A little bit more expensive than the Whispersync deals that I like to post. But it's still less than 1/3 of the price of the audiobook (only) at Audible.
Title: The House That Ruth Built: A New Stadium, the First Yankees Championship, and the Redemption of 1923.
Genre: Non-Fiction (Sports).
Author(s): Robert Weintraub.
Price: $7.98 ($3.99 ebook (marked down) + $3.99 Whispersync audio).
Regular Price of Audio, by Itself, at Audible: $23.95.
Ebook Rating/Number of Reviews: 4.6 stars/36 reviews (Amazon).
Audio Rating/Number of Ratings: 3.7/3 ratings.
Pages/Audio Length: 409/11 hours and 40 minutes.
Narrator(s): Fred Berman.
Audible URL: http://www.audible.com/pd/Sports/The...2390082&sr=1-1.
Amazon URL (can get the whole Whispersync deal here): http://www.amazon.com/House-That-Rut...mption+of+1923.
Comments:
Book Description (Amazon):
The untold story of Babe Ruth's Yankees, John McGraw's Giants, and the extraordinary baseball season of 1923
Before the 27 World Series titles--before Joe DiMaggio, Mickey Mantle, and Derek Jeter-the Yankees were New York's shadow franchise. They hadn't won a championship, and they didn't even have their own field, renting the Polo Grounds from their cross-town rivals the New York Giants. In 1921 and 1922, they lost to the Giants when it mattered most: in October.
But in 1923, the Yankees played their first season on their own field, the newly-built, state of the art baseball palace in the Bronx called "the Yankee Stadium." The stadium was a gamble, erected in relative outerborough obscurity, and Babe Ruth was coming off the most disappointing season of his career, a season that saw his struggles on and off the field threaten his standing as a bona fide superstar.
It only took Ruth two at-bats to signal a new era. He stepped up to the plate in the 1923 season opener and cracked a home run to deep right field, the first homer in his park, and a sign of what lay ahead. It was the initial blow in a season that saw the new stadium christened "The House That Ruth Built," signaled the triumph of the power game, and established the Yankees as New York's-and the sport's-team to beat.

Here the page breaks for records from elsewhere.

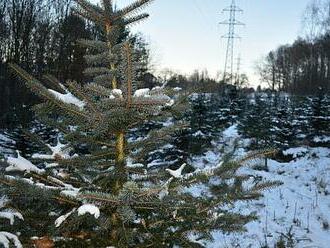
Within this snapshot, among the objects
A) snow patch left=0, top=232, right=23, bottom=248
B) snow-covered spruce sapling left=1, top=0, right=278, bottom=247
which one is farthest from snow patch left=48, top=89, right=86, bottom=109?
snow patch left=0, top=232, right=23, bottom=248

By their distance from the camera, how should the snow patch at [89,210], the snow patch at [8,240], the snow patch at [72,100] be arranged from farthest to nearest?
the snow patch at [72,100]
the snow patch at [8,240]
the snow patch at [89,210]

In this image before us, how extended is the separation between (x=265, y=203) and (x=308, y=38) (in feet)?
170

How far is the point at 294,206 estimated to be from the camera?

From that first home run of 1923 to the storybook World Series matchup that pitted the Yankees against their nemesis from across the Harlem River-one so acrimonious that John McGraw forced his Giants to get to the Bronx in uniform rather than suit up at the Stadium-Robert Weintraub vividly illuminates the singular year that built a classic stadium, catalyzed a franchise, cemented Ruth's legend, and forever changed the sport of baseball.